In deze zaak heeft de Rechtbank Rotterdam op 17 februari 2020 uitspraak gedaan in de strafzaak tegen de verdachte, die werd beschuldigd van het aanwezig hebben van 27,5 kilo heroïne en 356 XTC-pillen in zijn woning. De rechtbank heeft de verdachte veroordeeld tot een gevangenisstraf van 36 maanden, waarvan 12 maanden voorwaardelijk met een proeftijd van 2 jaar. Het verweer van de verdachte, dat hij geen opzet had op het voorhanden hebben van de verdovende middelen en dat deze niet in zijn machtssfeer waren, werd verworpen. De rechtbank oordeelde dat er voldoende bewijs was voor het aanwezig hebben van de drugs, terwijl de verdachte werd vrijgesproken van de verduistering van sigaretten en het voorhanden hebben van een Beretta, omdat hiervoor geen wettig en overtuigend bewijs was.
De rechtbank heeft vastgesteld dat de verdachte op 8 juli 2019 sigaretten heeft opgehaald bij een bedrijf, maar dat er geen bewijs was dat hij deze had verduisterd. Ook het wapen dat in zijn woning werd aangetroffen, kon niet wettig en overtuigend aan hem worden toegeschreven, omdat er meerdere DNA-sporen op het wapen waren aangetroffen en de verdachte aannemelijk maakte dat anderen toegang tot zijn woning hadden. De rechtbank heeft de vordering van de benadeelde partij niet-ontvankelijk verklaard, omdat de verdachte voor het verduisteren van de sigaretten was vrijgesproken.

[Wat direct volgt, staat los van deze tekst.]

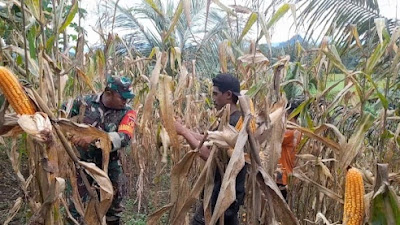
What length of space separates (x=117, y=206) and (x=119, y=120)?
0.81 m

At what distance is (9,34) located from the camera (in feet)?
10.3

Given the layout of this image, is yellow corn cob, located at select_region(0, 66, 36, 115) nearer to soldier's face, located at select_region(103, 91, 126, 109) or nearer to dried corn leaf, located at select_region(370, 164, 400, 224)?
dried corn leaf, located at select_region(370, 164, 400, 224)

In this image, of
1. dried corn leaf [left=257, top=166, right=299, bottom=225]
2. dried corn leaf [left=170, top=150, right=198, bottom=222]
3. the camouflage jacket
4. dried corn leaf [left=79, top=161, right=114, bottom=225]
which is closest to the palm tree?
the camouflage jacket

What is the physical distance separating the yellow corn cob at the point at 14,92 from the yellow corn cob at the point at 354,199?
1.15m

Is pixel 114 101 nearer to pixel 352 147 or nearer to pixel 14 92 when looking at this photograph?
pixel 14 92

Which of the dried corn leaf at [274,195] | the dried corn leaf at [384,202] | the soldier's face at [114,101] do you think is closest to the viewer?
the dried corn leaf at [384,202]

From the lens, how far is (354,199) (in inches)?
53.0

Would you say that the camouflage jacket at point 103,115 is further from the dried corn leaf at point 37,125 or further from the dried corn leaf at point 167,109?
the dried corn leaf at point 37,125

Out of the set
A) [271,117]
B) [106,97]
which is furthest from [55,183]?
[106,97]

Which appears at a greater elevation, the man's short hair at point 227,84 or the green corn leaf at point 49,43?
the green corn leaf at point 49,43

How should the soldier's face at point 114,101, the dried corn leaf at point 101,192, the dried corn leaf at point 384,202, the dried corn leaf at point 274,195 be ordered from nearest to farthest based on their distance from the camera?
the dried corn leaf at point 384,202 → the dried corn leaf at point 274,195 → the dried corn leaf at point 101,192 → the soldier's face at point 114,101

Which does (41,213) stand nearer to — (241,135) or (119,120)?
(241,135)

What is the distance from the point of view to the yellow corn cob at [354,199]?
4.35 ft

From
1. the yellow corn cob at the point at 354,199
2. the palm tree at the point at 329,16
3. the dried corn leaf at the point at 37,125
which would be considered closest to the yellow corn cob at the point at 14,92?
the dried corn leaf at the point at 37,125
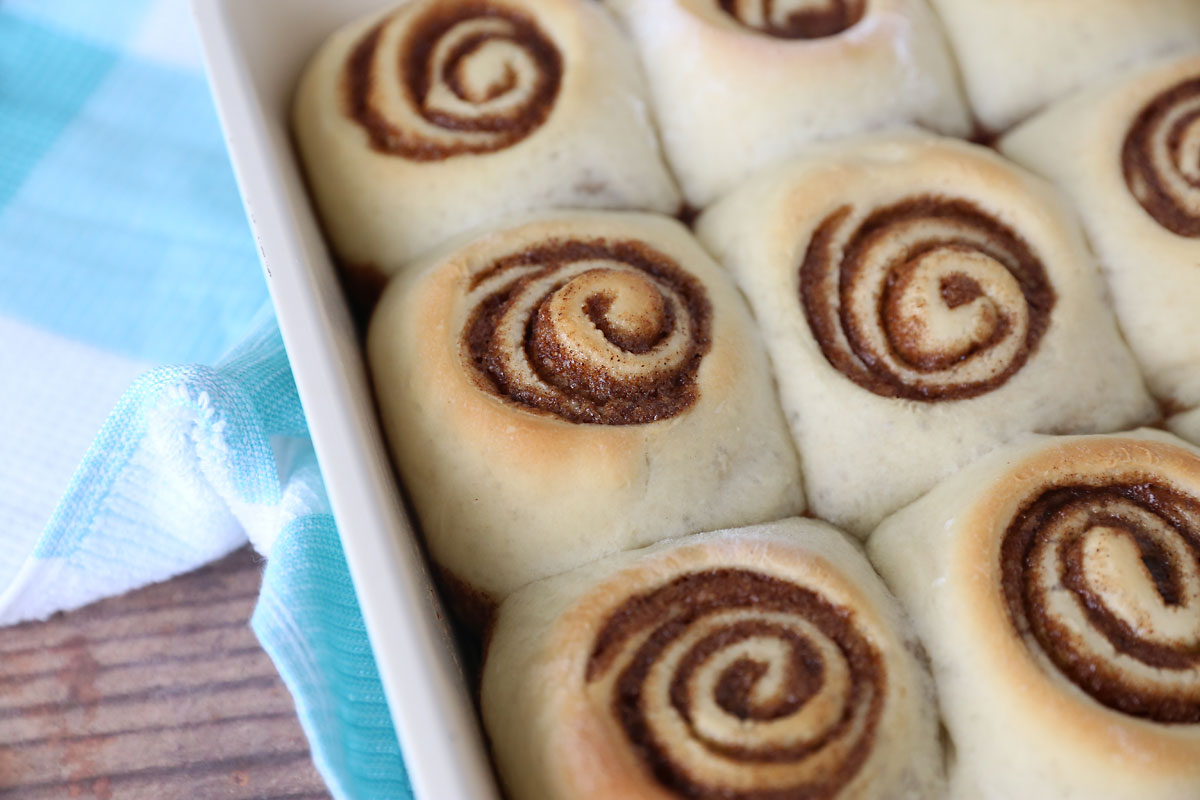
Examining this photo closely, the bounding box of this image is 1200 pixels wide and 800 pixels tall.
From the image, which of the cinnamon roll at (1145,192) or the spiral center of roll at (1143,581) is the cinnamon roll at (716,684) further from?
the cinnamon roll at (1145,192)

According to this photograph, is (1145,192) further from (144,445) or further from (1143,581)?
(144,445)

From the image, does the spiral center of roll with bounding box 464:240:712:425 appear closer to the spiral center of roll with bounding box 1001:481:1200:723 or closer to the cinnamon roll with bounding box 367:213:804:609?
the cinnamon roll with bounding box 367:213:804:609

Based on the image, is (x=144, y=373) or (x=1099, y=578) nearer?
(x=1099, y=578)

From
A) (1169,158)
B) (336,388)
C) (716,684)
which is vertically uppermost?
(1169,158)

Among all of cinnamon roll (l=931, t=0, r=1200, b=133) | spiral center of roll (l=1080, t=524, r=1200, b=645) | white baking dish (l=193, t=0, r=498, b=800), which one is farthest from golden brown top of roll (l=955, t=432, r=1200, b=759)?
cinnamon roll (l=931, t=0, r=1200, b=133)

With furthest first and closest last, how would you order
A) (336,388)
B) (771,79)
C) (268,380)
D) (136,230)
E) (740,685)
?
1. (136,230)
2. (771,79)
3. (268,380)
4. (336,388)
5. (740,685)

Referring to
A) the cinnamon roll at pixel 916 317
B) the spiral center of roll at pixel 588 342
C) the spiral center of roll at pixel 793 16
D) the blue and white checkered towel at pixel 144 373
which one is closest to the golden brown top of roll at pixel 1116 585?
the cinnamon roll at pixel 916 317

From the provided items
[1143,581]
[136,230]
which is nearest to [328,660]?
[1143,581]
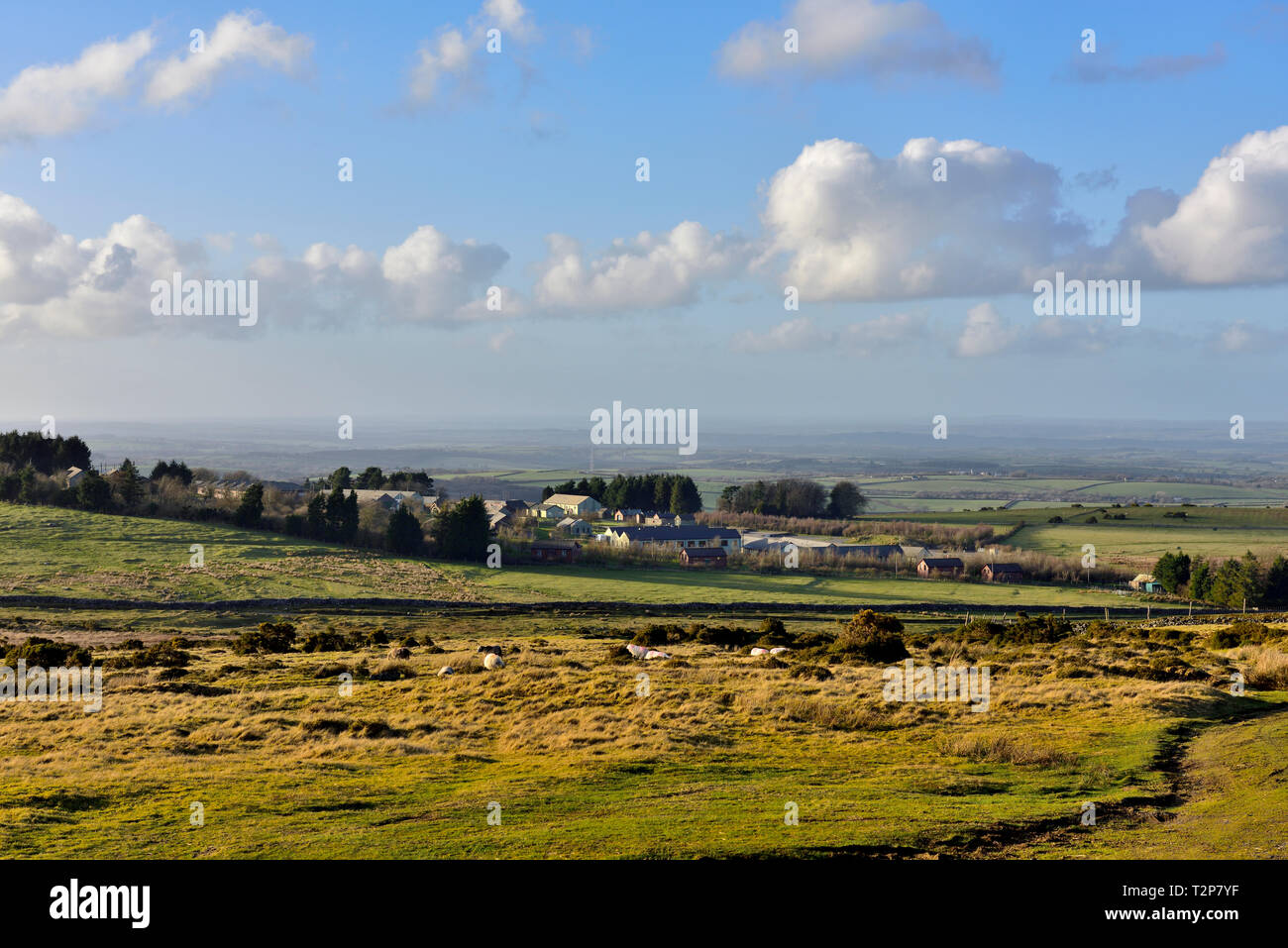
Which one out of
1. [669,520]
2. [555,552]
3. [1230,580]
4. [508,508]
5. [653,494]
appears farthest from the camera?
[653,494]

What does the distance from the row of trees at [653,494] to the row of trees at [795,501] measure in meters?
6.55

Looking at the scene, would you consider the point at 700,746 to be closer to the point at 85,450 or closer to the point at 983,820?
the point at 983,820

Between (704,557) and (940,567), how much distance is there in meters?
20.0

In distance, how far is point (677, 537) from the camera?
96188mm

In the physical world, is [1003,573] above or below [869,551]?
below

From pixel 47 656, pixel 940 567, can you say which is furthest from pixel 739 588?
pixel 47 656

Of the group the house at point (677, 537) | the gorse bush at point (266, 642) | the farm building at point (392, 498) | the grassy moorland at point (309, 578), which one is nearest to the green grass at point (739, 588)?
the grassy moorland at point (309, 578)

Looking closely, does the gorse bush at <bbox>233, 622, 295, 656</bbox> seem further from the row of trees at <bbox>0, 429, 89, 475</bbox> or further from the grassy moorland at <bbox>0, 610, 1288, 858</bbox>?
the row of trees at <bbox>0, 429, 89, 475</bbox>

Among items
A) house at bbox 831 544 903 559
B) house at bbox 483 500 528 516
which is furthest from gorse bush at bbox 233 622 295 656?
house at bbox 483 500 528 516

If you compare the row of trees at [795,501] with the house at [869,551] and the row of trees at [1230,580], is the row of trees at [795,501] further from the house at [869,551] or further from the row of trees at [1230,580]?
the row of trees at [1230,580]

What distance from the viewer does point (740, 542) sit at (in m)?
98.8

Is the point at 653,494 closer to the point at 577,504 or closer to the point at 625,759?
the point at 577,504

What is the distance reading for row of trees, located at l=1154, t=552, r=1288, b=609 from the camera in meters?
68.4
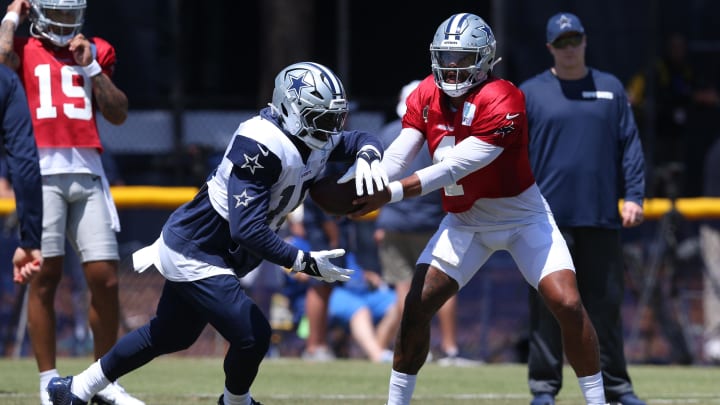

De rechtbank heeft bij de strafoplegging rekening gehouden met de ernst van het feit, de omstandigheden waaronder het feit is begaan en de persoonlijke omstandigheden van de verdachte. De verdachte had geen strafblad en de rechtbank achtte een gevangenisstraf van geruime duur passend, gezien de hoeveelheid harddrugs die in zijn woning werd aangetroffen. De uitspraak is gedaan in tegenwoordigheid van de griffier en is openbaar uitgesproken op 20 februari 2020.